What is the difference between a blog and a message board, or online chat?
Like blogs, message boards provide a forum for people to post their thoughts online. They tend to be more conversational than blogs, with hundreds or even thousands of people posting their thoughts, raising questions and responding to one another. Message boards also tend to be focused on a single subject of common interest to all of the people writing on the board. For example, a message board may focus on a specific model of car or music group.
Like message boards, online chat provides instantaneous conversation between and among people, typically about a single topic of common interest.
Blogs, on the other hand, usually have a single primary poster, can cover a variety of topics and tend to have fewer other people posting their opinions.
What gets discussed in a blog?
The subjects of blogs are as varied as the people writing. Most people discuss the ongoing events of their lives in their blogs, while others use it as a medium to express their opinions about specific topics. For example, many people talk about their school, work, relationships, vacations and day-to-day activities, while others use it as a forum to express their opinions on politics, music, or technology.

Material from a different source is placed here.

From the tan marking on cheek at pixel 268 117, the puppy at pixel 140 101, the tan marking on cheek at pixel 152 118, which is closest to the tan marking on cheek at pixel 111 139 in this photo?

While the earliest adopters of blogging were technologists searching for a simpler method of expressing their opinions through the Internet, those wishing to make their political opinions and observations available to others quickly adopted blogs. Shortly after the adoption by technologists and politicos, younger Internet users rapidly began adopting blogs as a journal or diary to share with others, however, today people of all ages and technological abilities have adopted and use blogs. For example, new mothers have adopted blogs as a convenient and time-saving way to provide updates to friends and family on developments with the new child without having to answer tens of e-mails everyday.
How many blogs are there?
Estimates place the number of blogs as high as 60 million by the end of 2006, with many more added each week.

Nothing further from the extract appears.